Demikianlah keterangan tentang perbuatan atau pekerjaan yang pernah dikerjakan Nabi maka terbagi kepada 5 macam.


Baca juga: Metode Penafsiran Al-Qur'an

Namun adapula ulama yang lain yang menjelaskan bahwa perbuatan yang yang pernah dikerjakan oleh Nabi itu terbagi kepada tujuh macam. Penjelasannya adalah sebagai berikut:

  1. Pekerjaan Nabi yang tidak ada sangkut paut dengan persoalan hukum, seperti gerak gerik tubuh Beliau.
  2. Perbuatan Nabi yang tdak berhubungan dengan persoalan Ubudiyah, dan nyata pula bahwa perbuatan itu dari urusan tabiat manusia seperti berjalan, berdiri, duduk dan lainnya. tentang hal seperti ini tidak menunjukkan suatu hukum baik itu bersifat wajib maupun sunnah. Hanya menunjukkan kepada mubah saja.
  3. Perbuatan Nabi yang dapat difahami dari cara mengerjakannya bahwa perbuatan itu dikerjakan Nabi atas dasar supaya dapat diikuti oleh umatnya. Seperti Apabila Nabi makan dan minum dengan suatu cara maka perbuatan itu lebih tinggi nilainya dari pada perbuatan yang dilakukan semata atas dasar tabiat, sekalipun belum sampai pada tingkatan yang dikerjakan atas dasar ubudiyah. tentang ini tidak termasuk bagian yang diperintahkan supaya umat islam mengikutinya.
  4. Perbuatan Nabi yang telah diketahui dengan nyata hanya khusus bagi pribadi Nabi seperti kebolehan Nabi berpuasa wishal dan menikah lebih dari 4 istri. Maka perbuatan Nabi seperti ini tidak boleh di conto oleh umatnya.
  5. Perbuatan Nabi yang dikerjakan terhadap seseorang sebagai siksa.
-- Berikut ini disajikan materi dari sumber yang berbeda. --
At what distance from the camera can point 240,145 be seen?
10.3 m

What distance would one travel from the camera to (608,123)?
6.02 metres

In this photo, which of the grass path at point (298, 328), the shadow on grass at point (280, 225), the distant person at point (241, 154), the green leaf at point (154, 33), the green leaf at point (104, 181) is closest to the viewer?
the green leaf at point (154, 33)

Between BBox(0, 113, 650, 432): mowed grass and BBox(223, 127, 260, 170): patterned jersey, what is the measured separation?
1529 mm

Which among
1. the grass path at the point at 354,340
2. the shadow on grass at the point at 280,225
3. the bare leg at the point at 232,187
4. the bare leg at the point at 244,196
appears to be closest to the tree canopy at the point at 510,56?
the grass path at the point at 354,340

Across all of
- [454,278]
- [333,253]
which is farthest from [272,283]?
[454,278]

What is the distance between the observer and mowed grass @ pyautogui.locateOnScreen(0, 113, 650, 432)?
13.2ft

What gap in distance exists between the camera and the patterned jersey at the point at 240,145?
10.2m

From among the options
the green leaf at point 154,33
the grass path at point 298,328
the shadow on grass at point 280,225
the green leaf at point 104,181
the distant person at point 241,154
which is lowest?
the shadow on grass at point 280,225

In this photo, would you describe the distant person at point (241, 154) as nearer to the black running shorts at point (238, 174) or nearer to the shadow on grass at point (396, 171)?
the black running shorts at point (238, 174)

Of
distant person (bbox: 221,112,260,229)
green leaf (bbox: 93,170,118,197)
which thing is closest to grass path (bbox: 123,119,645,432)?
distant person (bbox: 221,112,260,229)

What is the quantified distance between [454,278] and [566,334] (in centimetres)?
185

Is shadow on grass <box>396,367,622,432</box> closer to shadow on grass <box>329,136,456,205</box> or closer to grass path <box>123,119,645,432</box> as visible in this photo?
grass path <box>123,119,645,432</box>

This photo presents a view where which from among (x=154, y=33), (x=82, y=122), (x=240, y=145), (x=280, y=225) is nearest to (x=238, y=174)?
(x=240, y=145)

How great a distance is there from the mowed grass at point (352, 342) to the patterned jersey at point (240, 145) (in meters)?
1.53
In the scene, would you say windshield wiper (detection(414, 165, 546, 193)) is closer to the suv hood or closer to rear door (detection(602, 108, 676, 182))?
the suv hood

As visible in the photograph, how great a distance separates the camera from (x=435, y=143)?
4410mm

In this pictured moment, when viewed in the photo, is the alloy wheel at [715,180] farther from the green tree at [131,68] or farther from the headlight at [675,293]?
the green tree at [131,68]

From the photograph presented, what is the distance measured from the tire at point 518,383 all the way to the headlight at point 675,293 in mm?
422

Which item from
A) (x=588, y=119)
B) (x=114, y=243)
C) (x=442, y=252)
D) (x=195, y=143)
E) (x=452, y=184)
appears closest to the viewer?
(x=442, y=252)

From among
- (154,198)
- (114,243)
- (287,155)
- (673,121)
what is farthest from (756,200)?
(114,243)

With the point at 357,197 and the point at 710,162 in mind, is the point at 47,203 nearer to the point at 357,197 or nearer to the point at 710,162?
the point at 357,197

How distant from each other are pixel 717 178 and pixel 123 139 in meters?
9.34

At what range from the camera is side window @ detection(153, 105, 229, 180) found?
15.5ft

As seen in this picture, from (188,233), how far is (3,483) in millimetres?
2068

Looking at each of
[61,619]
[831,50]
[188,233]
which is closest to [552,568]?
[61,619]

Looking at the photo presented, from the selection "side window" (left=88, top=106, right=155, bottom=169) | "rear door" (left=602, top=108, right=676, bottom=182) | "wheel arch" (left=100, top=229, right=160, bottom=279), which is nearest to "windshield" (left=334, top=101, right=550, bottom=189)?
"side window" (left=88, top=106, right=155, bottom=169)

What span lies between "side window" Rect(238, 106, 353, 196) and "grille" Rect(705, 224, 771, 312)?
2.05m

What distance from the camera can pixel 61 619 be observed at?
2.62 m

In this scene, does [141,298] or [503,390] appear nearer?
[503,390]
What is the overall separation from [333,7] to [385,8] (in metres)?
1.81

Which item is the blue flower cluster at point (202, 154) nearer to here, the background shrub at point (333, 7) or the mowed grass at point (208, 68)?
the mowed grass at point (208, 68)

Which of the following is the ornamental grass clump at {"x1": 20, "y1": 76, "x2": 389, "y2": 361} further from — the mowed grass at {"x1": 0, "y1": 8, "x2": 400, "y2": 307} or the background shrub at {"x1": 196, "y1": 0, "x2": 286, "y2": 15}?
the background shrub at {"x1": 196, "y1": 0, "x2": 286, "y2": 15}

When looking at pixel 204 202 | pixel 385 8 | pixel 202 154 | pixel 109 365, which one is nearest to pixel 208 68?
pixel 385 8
Tentang ini perlu diperhatikan lebih dahulu sebab NAbi mengerjakannya nyata sebabnya bagi kita,maka dapatlah kita mengiutinya manakala sudah diperoleh sebab yang sama.jika belumdiperoleh sebabnya yang terang bagi kita maka tidak harus mengikutinya.
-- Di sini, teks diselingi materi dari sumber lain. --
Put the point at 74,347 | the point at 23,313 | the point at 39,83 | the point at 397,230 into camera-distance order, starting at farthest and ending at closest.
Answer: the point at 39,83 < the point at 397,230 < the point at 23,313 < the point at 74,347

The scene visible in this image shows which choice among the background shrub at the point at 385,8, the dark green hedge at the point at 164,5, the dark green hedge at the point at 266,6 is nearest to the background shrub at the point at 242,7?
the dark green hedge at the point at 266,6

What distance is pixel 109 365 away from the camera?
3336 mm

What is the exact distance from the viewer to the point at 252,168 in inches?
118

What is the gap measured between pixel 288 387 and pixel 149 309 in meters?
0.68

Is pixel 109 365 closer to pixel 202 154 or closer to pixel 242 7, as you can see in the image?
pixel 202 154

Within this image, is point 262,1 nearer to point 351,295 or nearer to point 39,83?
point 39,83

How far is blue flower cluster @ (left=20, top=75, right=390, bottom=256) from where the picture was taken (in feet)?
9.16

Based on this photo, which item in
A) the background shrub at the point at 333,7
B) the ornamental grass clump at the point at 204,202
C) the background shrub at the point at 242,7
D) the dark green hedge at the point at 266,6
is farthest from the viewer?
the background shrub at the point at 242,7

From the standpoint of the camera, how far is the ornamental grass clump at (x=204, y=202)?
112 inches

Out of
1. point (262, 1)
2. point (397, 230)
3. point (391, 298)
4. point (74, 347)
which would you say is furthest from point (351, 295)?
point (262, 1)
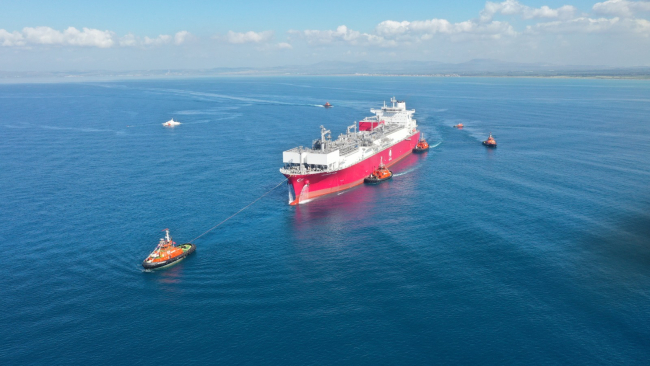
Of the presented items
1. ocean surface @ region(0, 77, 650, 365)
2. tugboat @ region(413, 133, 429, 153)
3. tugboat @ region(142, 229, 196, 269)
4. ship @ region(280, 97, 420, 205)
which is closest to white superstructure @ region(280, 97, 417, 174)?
ship @ region(280, 97, 420, 205)

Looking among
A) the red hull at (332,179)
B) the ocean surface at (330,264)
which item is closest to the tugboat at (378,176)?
the red hull at (332,179)

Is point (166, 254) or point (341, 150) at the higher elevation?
point (341, 150)

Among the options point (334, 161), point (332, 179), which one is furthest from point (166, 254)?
point (334, 161)

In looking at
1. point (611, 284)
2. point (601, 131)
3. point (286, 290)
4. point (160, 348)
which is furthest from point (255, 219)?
point (601, 131)

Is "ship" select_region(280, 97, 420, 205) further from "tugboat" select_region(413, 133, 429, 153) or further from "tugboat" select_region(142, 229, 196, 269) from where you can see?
"tugboat" select_region(142, 229, 196, 269)

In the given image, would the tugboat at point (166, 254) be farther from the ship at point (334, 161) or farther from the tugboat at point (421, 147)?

  6. Perbuatanyang dikerjakan Nabi untuk menerangkan hukum yang bersifat mujmal maka ini tergantung kepada yang diterangkannya. kalau mujmal itu wajib,maka menjadi wajiblah hukumnya,kalau yang mujmal itu hukumnya sunat maka sunatlah hukumnya untuk dikerjakanoleh umatnya.
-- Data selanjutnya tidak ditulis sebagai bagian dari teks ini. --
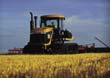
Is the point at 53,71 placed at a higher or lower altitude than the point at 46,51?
higher

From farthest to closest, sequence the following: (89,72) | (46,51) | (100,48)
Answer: (100,48)
(46,51)
(89,72)

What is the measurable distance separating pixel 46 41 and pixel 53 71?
58.9 ft

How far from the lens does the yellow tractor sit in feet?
83.4

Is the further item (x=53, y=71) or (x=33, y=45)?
(x=33, y=45)

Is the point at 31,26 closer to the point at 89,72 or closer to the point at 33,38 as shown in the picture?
the point at 33,38

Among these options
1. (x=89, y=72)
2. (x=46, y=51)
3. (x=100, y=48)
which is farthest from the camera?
(x=100, y=48)

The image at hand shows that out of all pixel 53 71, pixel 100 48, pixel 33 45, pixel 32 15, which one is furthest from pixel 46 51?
pixel 53 71

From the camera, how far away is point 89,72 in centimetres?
790

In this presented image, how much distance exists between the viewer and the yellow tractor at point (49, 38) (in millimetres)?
25422

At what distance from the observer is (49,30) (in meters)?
25.7

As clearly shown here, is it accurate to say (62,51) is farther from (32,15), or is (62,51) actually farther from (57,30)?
(32,15)

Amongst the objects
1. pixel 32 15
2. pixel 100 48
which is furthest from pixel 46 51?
pixel 100 48

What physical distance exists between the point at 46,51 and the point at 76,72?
17.3m

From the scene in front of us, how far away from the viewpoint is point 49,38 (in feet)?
86.9
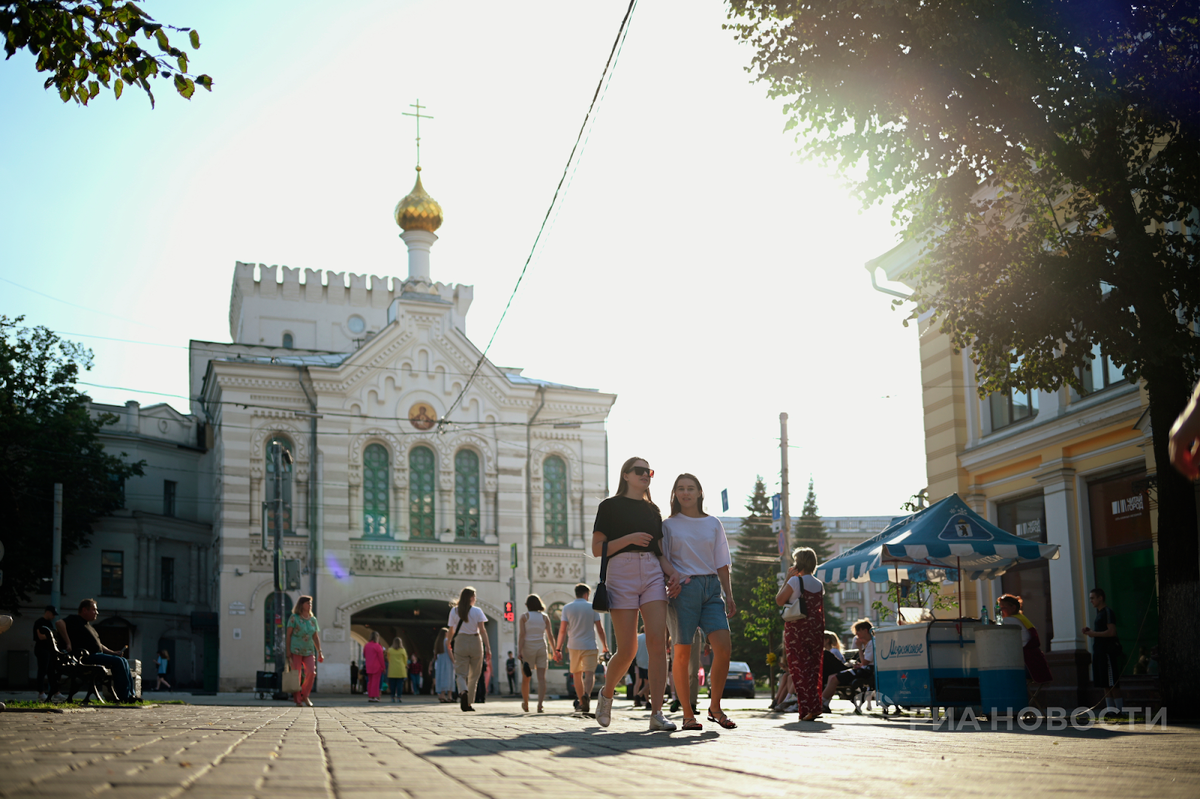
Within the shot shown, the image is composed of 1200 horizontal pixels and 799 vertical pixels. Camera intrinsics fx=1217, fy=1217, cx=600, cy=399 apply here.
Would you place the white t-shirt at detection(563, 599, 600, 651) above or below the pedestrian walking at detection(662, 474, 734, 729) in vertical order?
below

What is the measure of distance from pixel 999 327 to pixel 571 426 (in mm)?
30130

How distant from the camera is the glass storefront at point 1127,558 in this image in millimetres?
16266

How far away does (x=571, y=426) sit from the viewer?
4272cm

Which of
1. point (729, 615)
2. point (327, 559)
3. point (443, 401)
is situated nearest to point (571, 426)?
point (443, 401)

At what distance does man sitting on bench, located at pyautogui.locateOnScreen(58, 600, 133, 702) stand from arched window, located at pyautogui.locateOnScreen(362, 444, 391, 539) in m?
22.0

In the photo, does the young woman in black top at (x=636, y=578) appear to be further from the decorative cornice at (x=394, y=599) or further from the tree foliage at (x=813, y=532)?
the tree foliage at (x=813, y=532)

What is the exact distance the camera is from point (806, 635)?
38.8ft

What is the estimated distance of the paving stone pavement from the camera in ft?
14.5

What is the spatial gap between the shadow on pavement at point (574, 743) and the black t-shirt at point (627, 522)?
1.34m

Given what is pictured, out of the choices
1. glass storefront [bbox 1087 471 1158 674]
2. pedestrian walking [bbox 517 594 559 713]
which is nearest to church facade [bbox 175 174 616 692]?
pedestrian walking [bbox 517 594 559 713]

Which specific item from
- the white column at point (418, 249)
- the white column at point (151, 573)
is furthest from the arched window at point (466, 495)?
the white column at point (151, 573)

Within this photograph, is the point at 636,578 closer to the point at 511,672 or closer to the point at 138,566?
the point at 511,672

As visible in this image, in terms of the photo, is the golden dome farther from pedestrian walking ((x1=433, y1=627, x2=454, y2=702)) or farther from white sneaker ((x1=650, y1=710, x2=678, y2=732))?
white sneaker ((x1=650, y1=710, x2=678, y2=732))

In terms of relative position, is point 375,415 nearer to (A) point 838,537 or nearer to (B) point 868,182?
(B) point 868,182
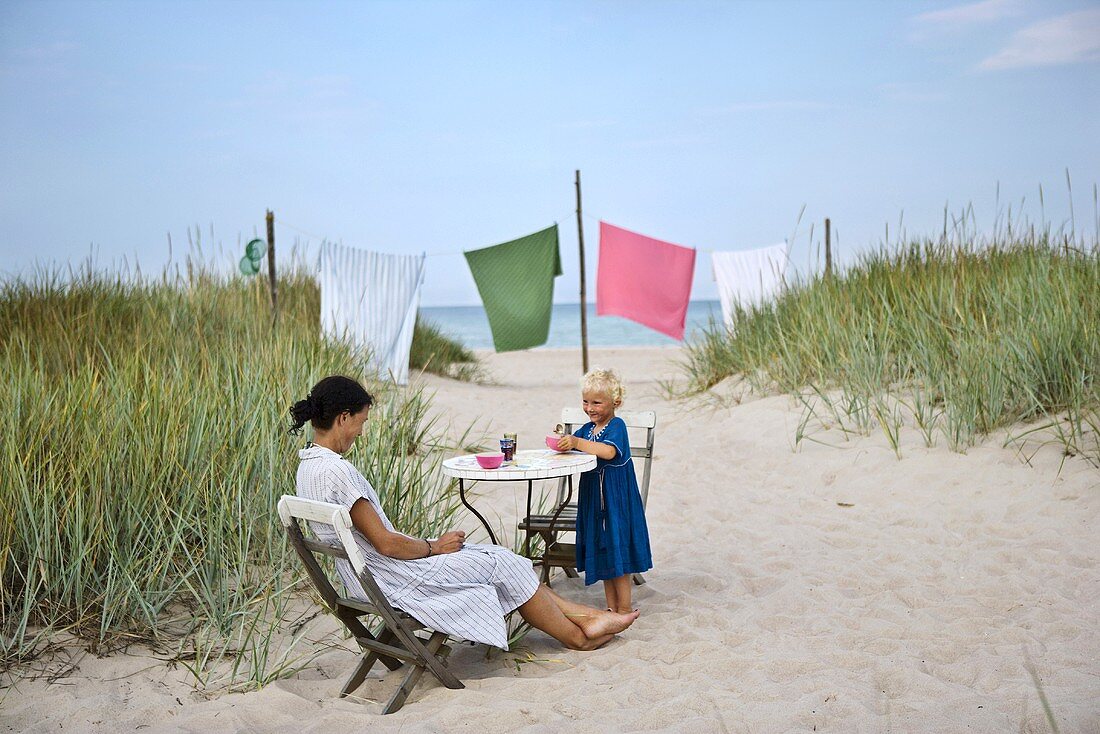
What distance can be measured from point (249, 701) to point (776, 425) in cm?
512

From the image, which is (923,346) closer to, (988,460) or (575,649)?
(988,460)

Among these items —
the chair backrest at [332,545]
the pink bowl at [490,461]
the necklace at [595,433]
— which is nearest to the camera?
the chair backrest at [332,545]

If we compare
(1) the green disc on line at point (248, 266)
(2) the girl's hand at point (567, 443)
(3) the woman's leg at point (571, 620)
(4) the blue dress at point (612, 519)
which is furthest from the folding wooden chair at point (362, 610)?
(1) the green disc on line at point (248, 266)

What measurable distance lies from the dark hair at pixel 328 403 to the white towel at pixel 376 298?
6473 mm

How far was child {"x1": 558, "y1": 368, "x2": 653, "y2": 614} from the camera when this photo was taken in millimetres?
3576

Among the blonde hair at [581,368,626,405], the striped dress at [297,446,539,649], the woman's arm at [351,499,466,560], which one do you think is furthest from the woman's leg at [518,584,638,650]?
the blonde hair at [581,368,626,405]

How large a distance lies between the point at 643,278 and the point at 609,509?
771 centimetres

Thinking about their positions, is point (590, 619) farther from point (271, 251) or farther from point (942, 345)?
point (271, 251)

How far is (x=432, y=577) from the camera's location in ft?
9.58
  7. Perbuatan Nabi yang dikerjakan untuk menerangkan kebolehan saja, walaupun asalnya tidak disukai oleh beliau, seperti beliau mengerjakan sesuatu yang sudah pernah beliau melarangnya. tentang hal seperti ini menunujukkan kebolehan untuk diikuti oleh umatnya.